▶ **Selected excerpt**
MixtrainDocsBlog
from mixtrain import Dataset

Constructor

Dataset(name: str, *, version: int | None = None)

Creates a reference to an existing dataset on the platform. This is a lazy reference, no API call is made until you access data or schema.

ParameterTypeDescription
namestrDataset name
versionint | NoneOptional dataset version (v1, v2, ...). None reads the latest version.
dataset = Dataset("training-data")
baseline = Dataset("training-data", version=3)

Properties

PropertyTypeDescription
namestrDataset name
schemapyarrow.SchemaColumn schema
descriptionstrDataset description
column_typesdict[str, str]Semantic column types (image, video, ...)
metadatadictPlatform metadata (schema, column types, statistics, snapshots)

Versions

Mixtrain datasets are versioned on each update.

latest = Dataset("training-data")
v3 = Dataset("training-data", version=3)

list_versions()

dataset.list_versions() -> list[DatasetVersion]

List dataset versions, newest first. Each entry includes version, snapshot_id, operation, added_records, total_records, and timestamp_ms when available.

▶ **Items listed in a dataset**

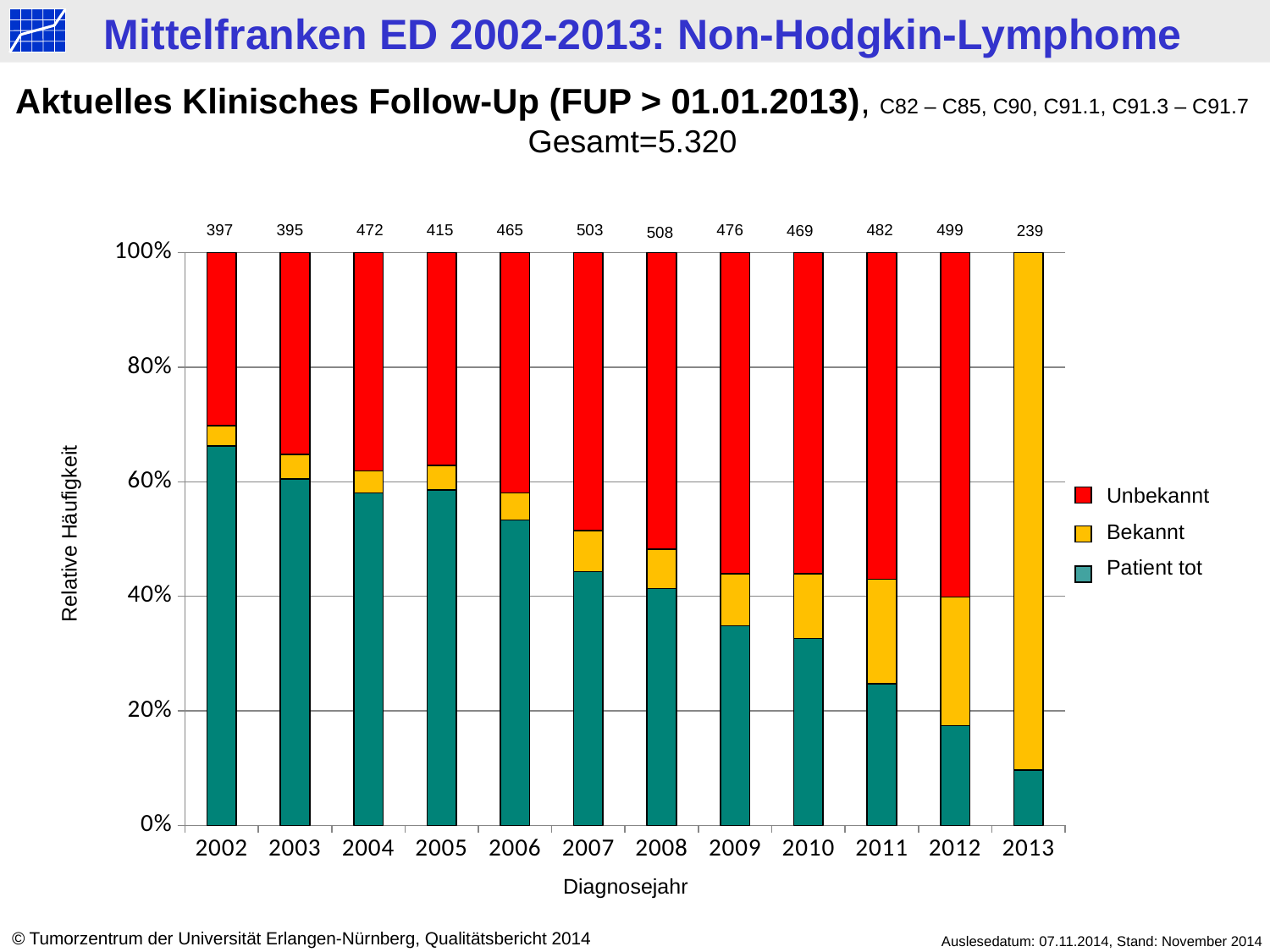
What number is printed above the bar for 2008? 508 Is the 'Patient tot' share for 2013 greater or less than 20%? less Is the 'Patient tot' share for 2002 greater or less than 60%? greater What number is printed above the bar for 2004? 472 Does the 'Patient tot' share rise or fall from 2002 to 2013? fall Which diagnosis year has the highest number printed above its bar? 2008 What is the difference between the numbers printed above the bars for 2008 and 2013? 269 What number is printed above the bar for 2013? 239 Which year has the larger number printed above its bar, 2004 or 2005? 2004 Which diagnosis year has the lowest number printed above its bar? 2013 How many diagnosis years are shown on the x axis? 12 How many series does the legend list? 3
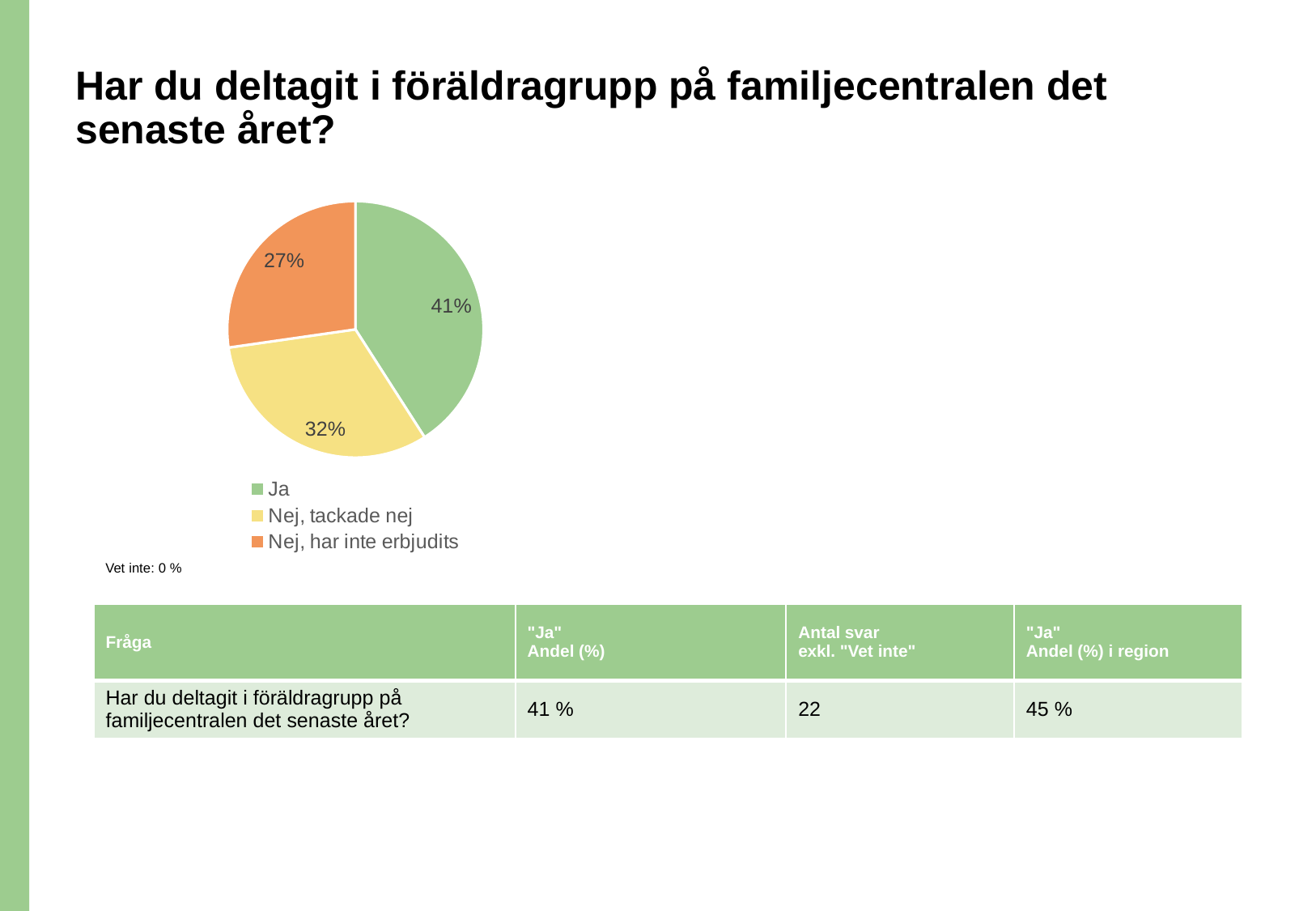
Which category has the smallest slice of the pie? Nej, har inte erbjudits Which is larger: the "Ja" slice or the "Nej, tackade nej" slice? Ja What is the difference in percentage points between the "Ja" slice and the "Nej, har inte erbjudits" slice? 14 What kind of chart is shown on the slide? pie chart How many categories does the pie chart show? 3 What is the difference in percentage points between the "Nej, tackade nej" slice and the "Nej, har inte erbjudits" slice? 5 Which colour represents "Ja" in the pie chart? green What share of the pie does "Nej, tackade nej" represent? 32% Which category has the largest slice of the pie? Ja Which colour represents "Nej, har inte erbjudits" in the pie chart? orange What share of the pie does "Ja" represent? 41% What share of the pie does "Nej, har inte erbjudits" represent? 27%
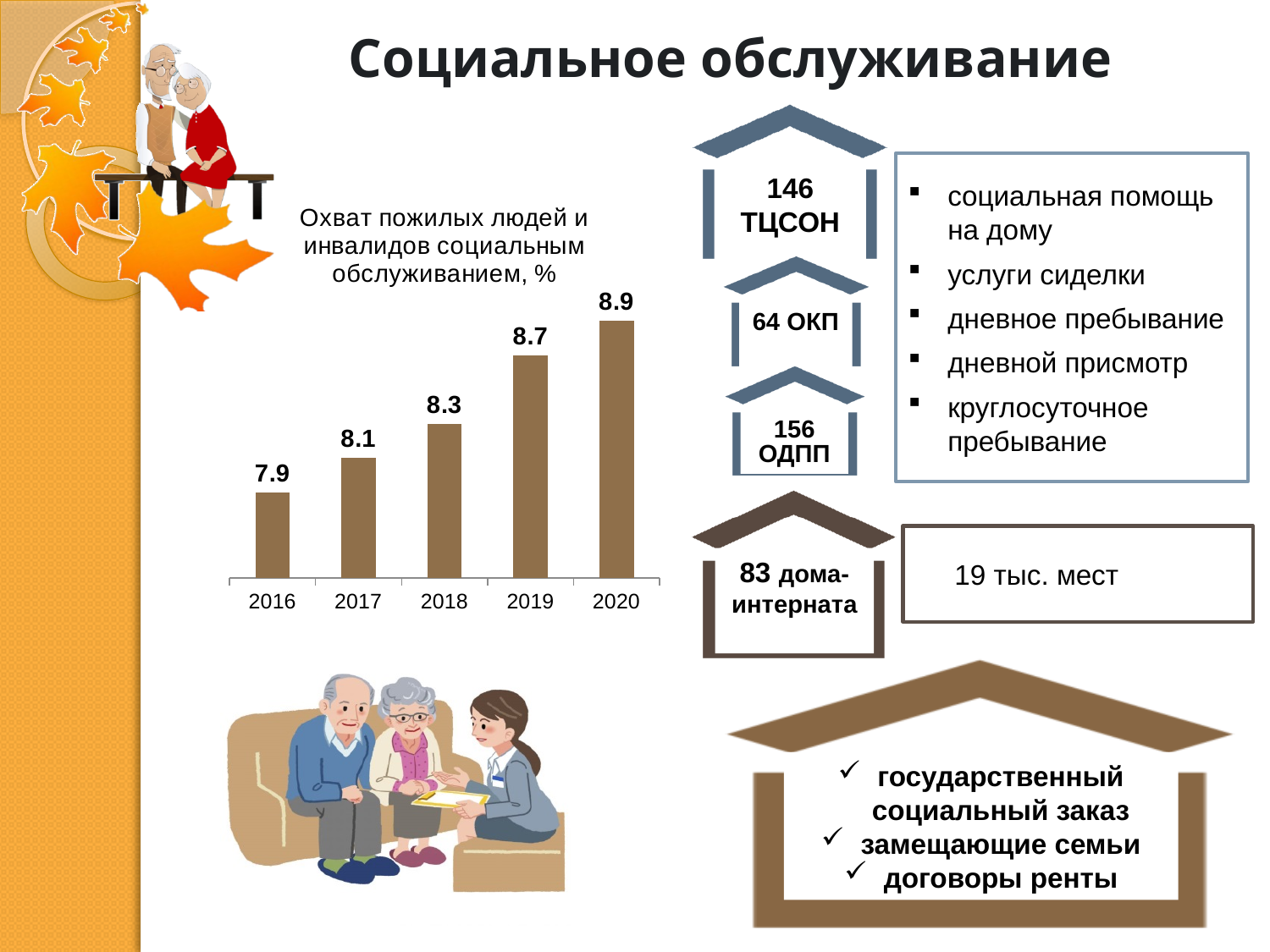
Which year has the lowest value in the chart? 2016 What is the title of the chart? Охват пожилых людей и инвалидов социальным обслуживанием, % What is the value for 2018 in the chart? 8.3 What is the value for 2016 in the chart? 7.9 Which year has the highest value in the chart? 2020 What is the difference between the values for 2019 and 2018? 0.4 What is the difference between the values for 2020 and 2016? 1.0 Which is larger, the value for 2017 or the value for 2019? 2019 How many years are shown on the x axis of the chart? 5 What is the value for 2020 in the chart? 8.9 Do the values rise or fall from 2016 to 2020? rise What kind of chart is shown on the slide? bar chart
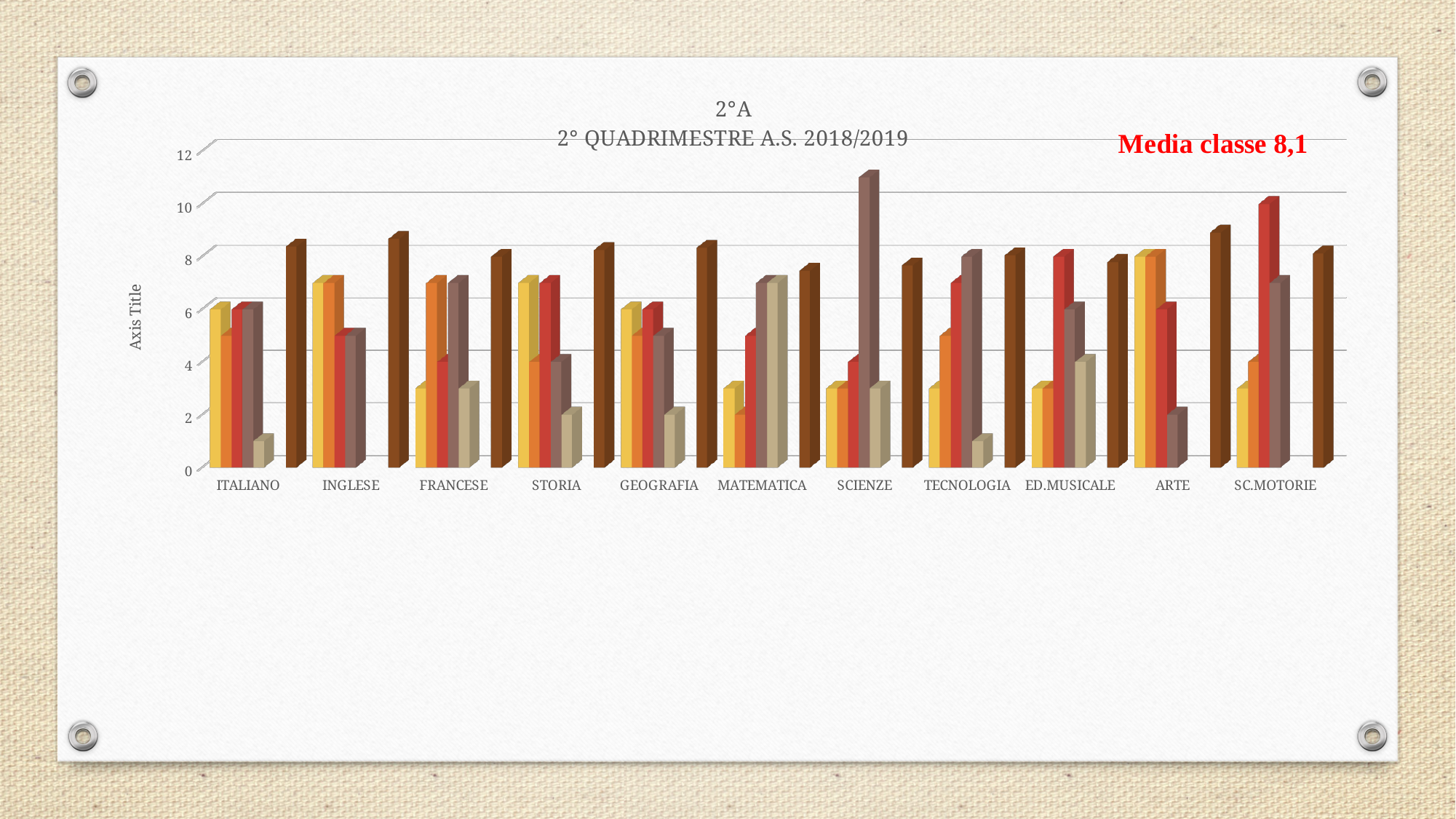
Is the tan bar for ED.MUSICALE greater or less than 2? greater Is the yellow bar for ARTE greater or less than 6? greater Is the yellow bar for FRANCESE greater or less than 4? less Which category contains the tallest bar in the chart? SCIENZE What kind of chart is shown on the slide? bar chart What class average is written in red text on the slide? Media classe 8,1 How many subject categories are shown on the x axis of the chart? 11 What is the title of the chart? 2°A 2° QUADRIMESTRE A.S. 2018/2019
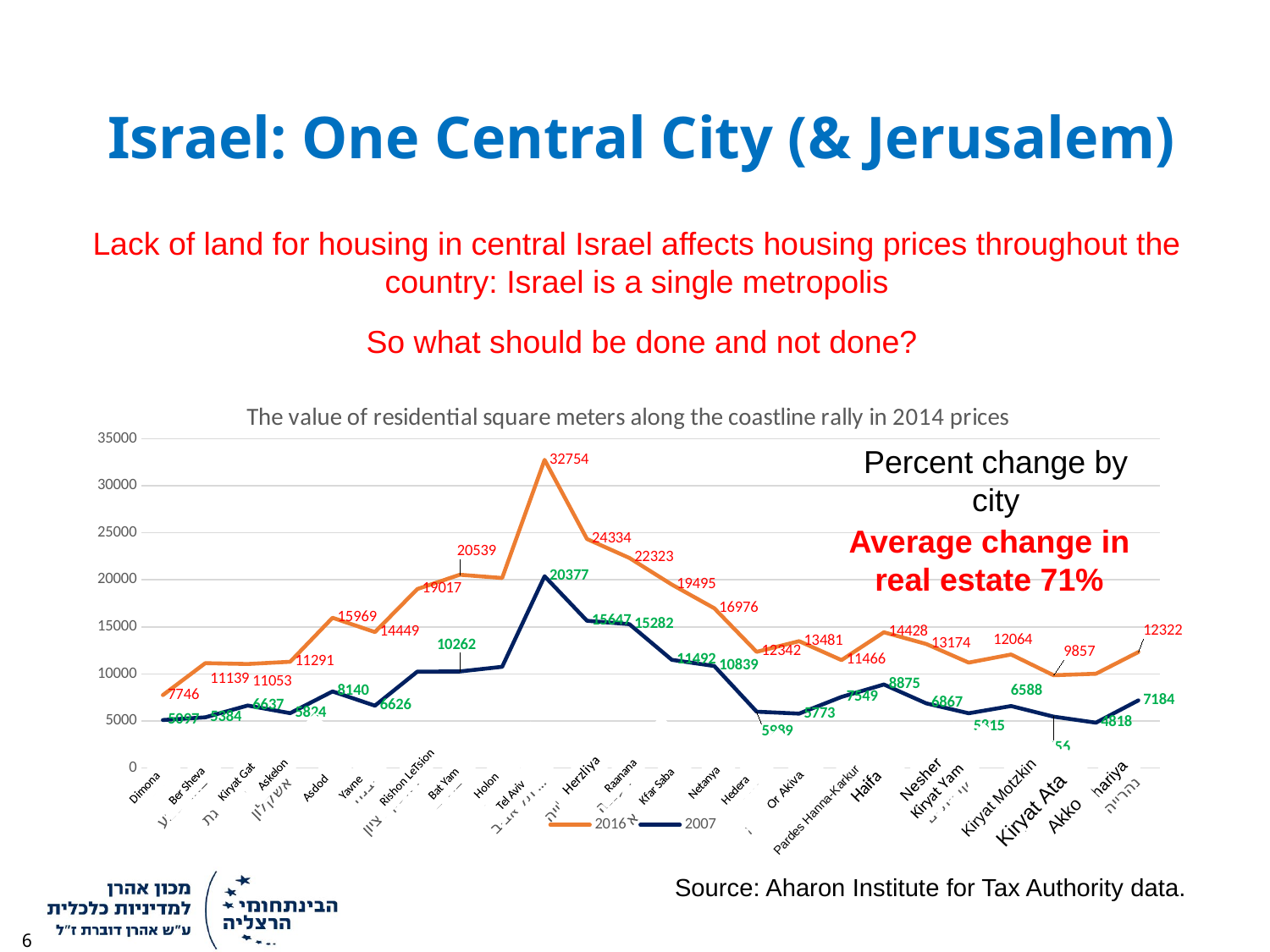
What kind of chart is shown on the slide? line chart Which two years are shown as series in the chart legend? 2016 and 2007 What is the title of the chart? The value of residential square meters along the coastline rally in 2014 prices How many series does the chart's legend list? 2 Which series has the larger value for Herzliya, 2016 or 2007? 2016 What is the 2016 value for Tel Aviv? 32754 What is the 2007 value for Tel Aviv? 20377 What is the difference between the 2016 and 2007 values for Tel Aviv? 12377 What is the 2016 value for Dimona? 7746 Is the 2016 value for Tel Aviv greater or less than 30000? greater Which city has the lowest 2016 value? Dimona Which city has the highest 2016 value? Tel Aviv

▶ **Directions**
**a)** According to the Mixtrain Dataset reference, in what order does list_versions() return dataset versions?
**b)** State whether each statement agrees with the Mixtrain Dataset reference, answering yes or no and quoting the words that decide it: (i) Constructing a Dataset object triggers an API call right away. (ii) Mixtrain datasets get a new version on each update. (iii) Leaving the version as None reads the latest version.
**c)** Write the next part of the Mixtrain Dataset reference, beginning after its last sentence.
The listing is separate material and has no connection to the Mixtrain Dataset reference.

▶ **Answers to each task**
**a)** Newest first.

**b)**
(i) No: "This is a lazy reference, no API call is made until you access data or schema."
(ii) Yes: "Mixtrain datasets are versioned on each update."
(iii) Yes: "None reads the latest version."

**c)**
for version in Dataset("photos").list_versions():
    print(version.version, version.operation)

added_since()

dataset.added_since(
    from_version: int | None = None,
    to_version: int | None = None,
) -> Iterator[pyarrow.RecordBatch]

Iterate over rows added between two versions. from_version is exclusive and to_version is inclusive. None starts from the earliest version or ends at the latest version.

for batch in Dataset("photos").added_since(from_version=4, to_version=7):
    process(batch)

This is append-oriented in the current implementation and is the mechanism used by dataset-triggered routines.

Iteration

Row iteration

for row in dataset:
    print(row)  # {"col1": value, "col2": value}

Streams rows without loading the full dataset into memory. dataset.rows(load_files=...) is the explicit form; file-backed columns arrive as Image/Video/File handles by default (load_files="auto"), as raw records with load_files=False, or as loaded content with load_files="bytes" / "path" / a per-column dict. See load_files().

batches()

dataset.batches(
    size: int = None,
    format: str = "dict",      # "dict" | "arrow"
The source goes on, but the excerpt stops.